An open-label clinical trial of agalsidase alfa enzyme replacement therapy in children with Fabry disease who are naïve to enzyme replacement therapy.

Drug Des Devel Ther 2016 25;10:1771-81. Epub 2016 May 25.

Shire, Lexington, MA, USA.

Background: Following a drug manufacturing process change, safety/efficacy of agalsidase alfa were evaluated in enzyme replacement therapy (ERT)-naïve children with Fabry disease.

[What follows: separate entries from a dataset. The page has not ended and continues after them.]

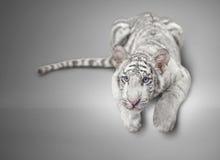 Small white tiger Stock Photo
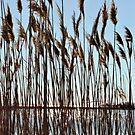 Sound Grasses by Robin Black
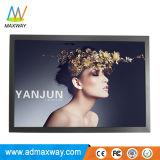 Full HD 1080p carré de 20,1 pouces Moniteur LCD avec 12V DC (MW-203MO)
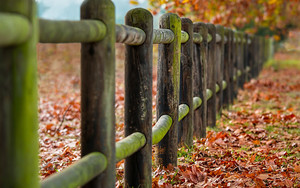 Preview wallpaper Depth Of Field, Fence, Leaves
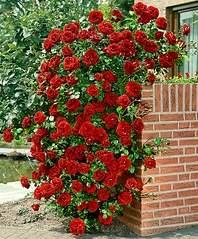 736 X 888 558.2 Kb Саженцы английских роз (ЗКС), флоксов, хризантем, дельфиниумов, стол.винограда и др.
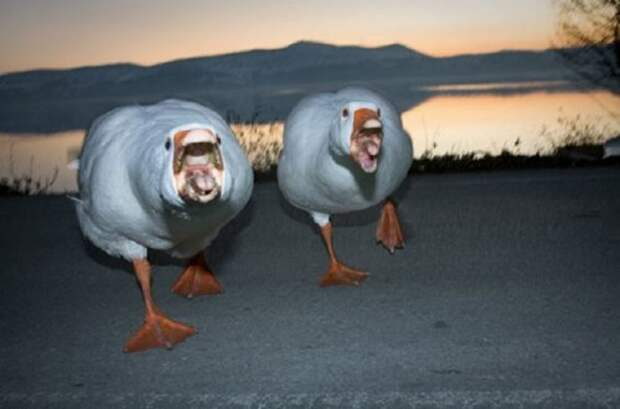 Забавные животные, которые заставят вас улыбнуться (31 фото)
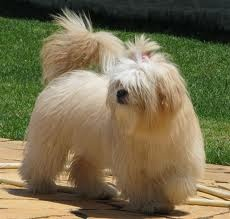 """http://obedient-dog.net/dog-breeds/lhasa-apso-training-secrets.html   If you want to know how to train a Lhasa Apso, your best solution is the new """"Lhasa Apso Training Secrets"""" eBook. With the """"Lhasa Apso Training Secrets"""" you will learn how to train a Lhasa Apso. If you know how to train a Lhasa Apso your dog will obey all your rules."""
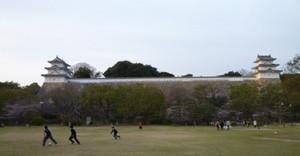 2013年 明石公園の桜 Cherry_akashi01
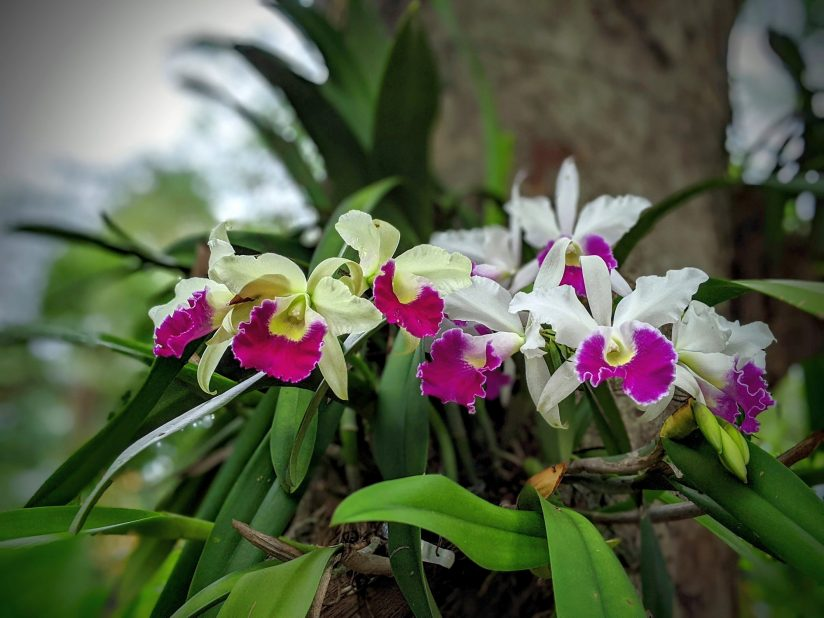 Orchids On The Oak Tree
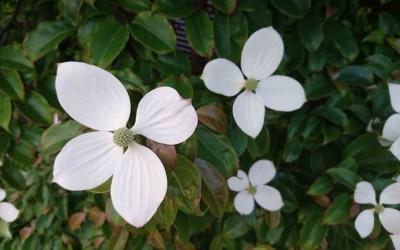 Cornioli da fiore in Giappone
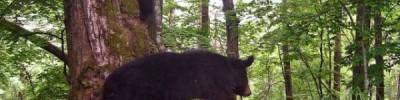 В Приморье забравшийся на дерево медвежонок чуть не упал на ученого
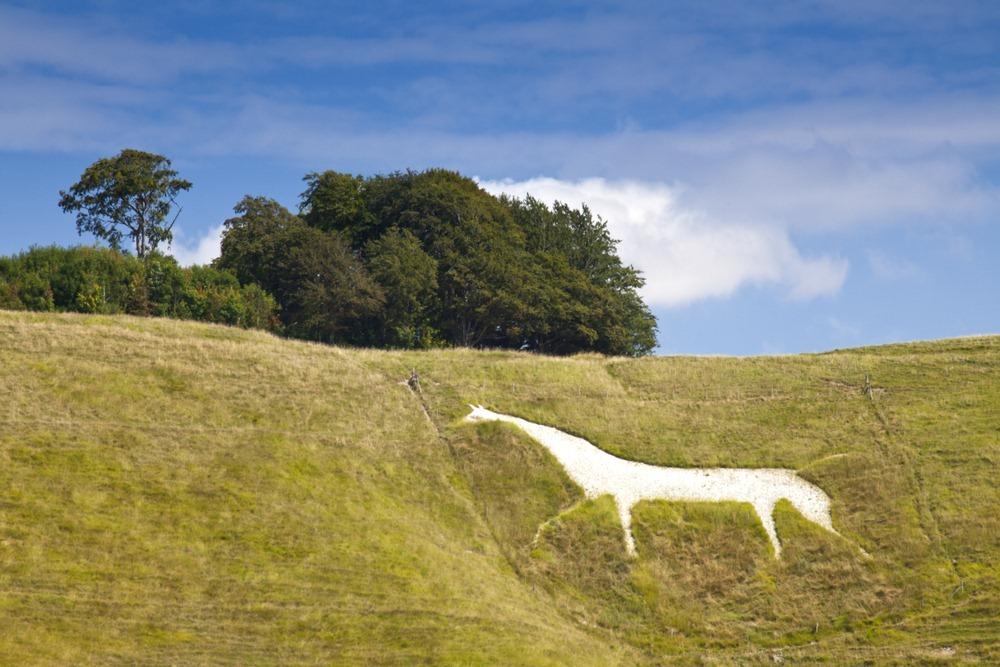 cherhill-white-horse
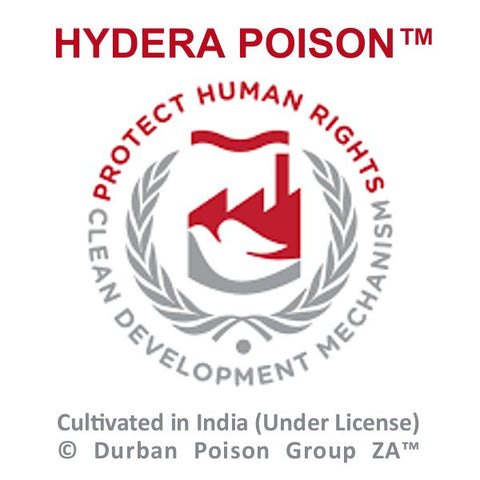 Hydera Poison™ (Cultivated in India) by Durban Poison Group ZA™ http://dpgza.com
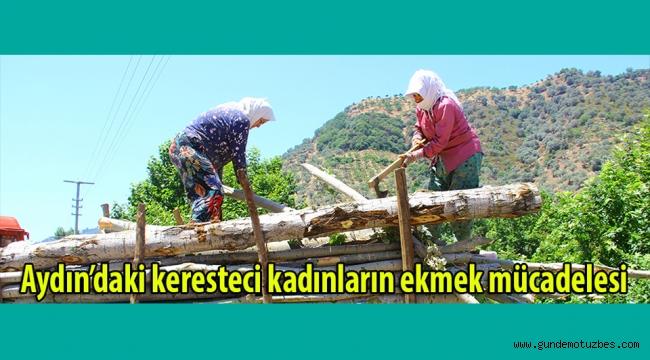 Aydın'daki keresteci kadınların ekmek mücadelesi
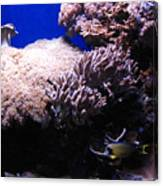 Reef Tank Canvas Print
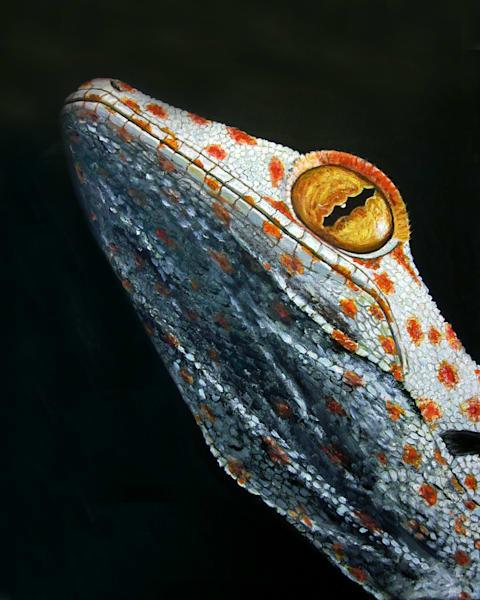 MPhillip-White-Gecko-on-Black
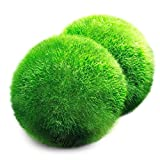 Luffy Marimo Moss Balls ​-- Beautiful ​and Natural ​Aquarium Decor ​- Absorb harmful chemical in water - Perfect heirloom Gift - Symbolize eternal love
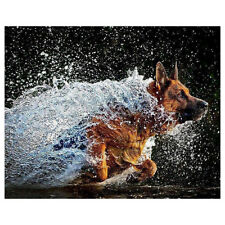 DIY Diamond Painting German Shepherd Dog 5D Diamond Embroidery Cross Stitch F6J4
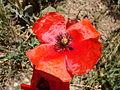 Papaver rhoeas.004 - Serra de Enciña de Lastra.JPG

Methods: In an open-label, multicenter, Phase II study (HGT-REP-084; Shire), 14 children aged ≥7 years received 0.2 mg/kg agalsidase alfa every other week for 55 weeks. Primary endpoints: safety, changes in autonomic function (2-hour Holter monitoring). Secondary endpoints: estimated glomerular filtration rate, left ventricular mass index (LVMI), midwall fractional shortening, pharmacodynamic parameters, and patient-reported quality-of-life.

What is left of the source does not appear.